In closing, we state our hope that this is not the end but the beginning. We need to address the issue of disparities, how to measure them and when to incorporate them when evaluating provider performance (and when not). Specifically we believe that CMS should consider the following research and policy steps:

  1. Build a working model of how to capture SES differences from the patient up—ideally one that can be used with consistency outside of the HRRP and by programs other than Medicare.
  2. Work to ensure that the data required to power such a model is clearly defined and captured/reported consistently.
  3. Track the outcomes of this patient population both as part of the overarching performance measure and in its own right.

Having an operational SES definition as we’ve outlined is a necessary first step. What we fear most is that the SES adjustment developed for the HRRP will be used to demonstrate that such an adjustment is of little consequence and not worthy of our attention.
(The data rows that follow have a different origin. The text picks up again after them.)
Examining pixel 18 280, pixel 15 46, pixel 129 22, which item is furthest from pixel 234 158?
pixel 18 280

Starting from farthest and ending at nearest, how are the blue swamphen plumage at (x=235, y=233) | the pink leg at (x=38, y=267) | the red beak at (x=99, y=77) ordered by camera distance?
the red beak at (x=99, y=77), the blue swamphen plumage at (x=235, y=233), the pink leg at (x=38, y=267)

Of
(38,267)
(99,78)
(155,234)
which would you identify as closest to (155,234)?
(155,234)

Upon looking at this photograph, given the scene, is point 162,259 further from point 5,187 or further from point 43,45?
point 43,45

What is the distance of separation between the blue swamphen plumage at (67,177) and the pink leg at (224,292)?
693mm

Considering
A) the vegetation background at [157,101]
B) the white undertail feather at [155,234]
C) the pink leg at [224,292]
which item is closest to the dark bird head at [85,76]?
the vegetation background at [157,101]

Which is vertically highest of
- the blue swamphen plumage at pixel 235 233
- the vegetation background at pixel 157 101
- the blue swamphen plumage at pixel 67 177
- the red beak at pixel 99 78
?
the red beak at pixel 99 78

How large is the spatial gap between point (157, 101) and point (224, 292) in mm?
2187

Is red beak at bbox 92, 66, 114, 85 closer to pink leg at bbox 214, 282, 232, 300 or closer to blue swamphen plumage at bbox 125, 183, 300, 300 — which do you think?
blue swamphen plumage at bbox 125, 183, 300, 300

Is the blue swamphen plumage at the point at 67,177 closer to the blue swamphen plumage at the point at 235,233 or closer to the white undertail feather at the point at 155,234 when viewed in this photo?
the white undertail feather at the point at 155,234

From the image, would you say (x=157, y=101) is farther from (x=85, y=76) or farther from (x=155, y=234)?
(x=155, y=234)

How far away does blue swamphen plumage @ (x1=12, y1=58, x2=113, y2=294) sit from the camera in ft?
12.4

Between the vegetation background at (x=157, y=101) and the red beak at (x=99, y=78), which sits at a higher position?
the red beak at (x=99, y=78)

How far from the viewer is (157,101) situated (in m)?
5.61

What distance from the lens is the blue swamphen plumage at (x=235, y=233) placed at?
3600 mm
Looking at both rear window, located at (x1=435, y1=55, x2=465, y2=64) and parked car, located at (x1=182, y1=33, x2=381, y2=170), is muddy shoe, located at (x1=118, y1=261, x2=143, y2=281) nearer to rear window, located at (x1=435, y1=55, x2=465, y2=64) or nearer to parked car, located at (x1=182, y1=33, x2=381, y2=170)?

This blog was authored by Richard Fuller, MS, an economist with 3M Clinical and Economic Research, Norbert Goldfield, MD, medical director for 3M Clinical and Economic Research and John Hughes, MD, professor, department of medicine, Yale School of Medicine.


References

  1. Thompson MP, Kaplan CM, Cao Y, Bazzoli GJ, Waters TM. Reliability of 30-Day Readmission Measures Used in the Hospital Readmission Reduction Program. Health Serv Res. 2016;51(6):2095-2114. doi:10.1111/1475-6773.12587.
  2. Joynt KE, Figueroa JE, Oray J, Jha AK. Opinions on the Hospital Readmission Reduction Program: results of a national survey of hospital leaders. Am J Manag Care. 2016;22(8):e287-94. http://www.ncbi.nlm.nih.gov/pubmed/27556831. Accessed September 19, 2016.
  3. Gu Q, Koenig L, Faerberg J, Steinberg CR, Vaz C, Wheatley MP. The Medicare Hospital Readmissions Reduction Program: Potential Unintended Consequences for Hospitals Serving Vulnerable Populations. Health Serv Res. January 2014. doi:10.1111/1475-6773.12150.
  4. Hu J, Gonsahn MD, Nerenz DR. Socioeconomic status and readmissions: evidence from an urban teaching hospital. Health Aff (Millwood). 2014;33(5):778-785. doi:10.1377/hlthaff.2013.0816.
  5. Atkinson G, Giovanis T. Conceptual errors in the CMS refusal to make socioeconomic adjustments in readmission and other quality measures. J Ambul Care Manage. 37(3):269-272. doi:10.1097/JAC.0000000000000042.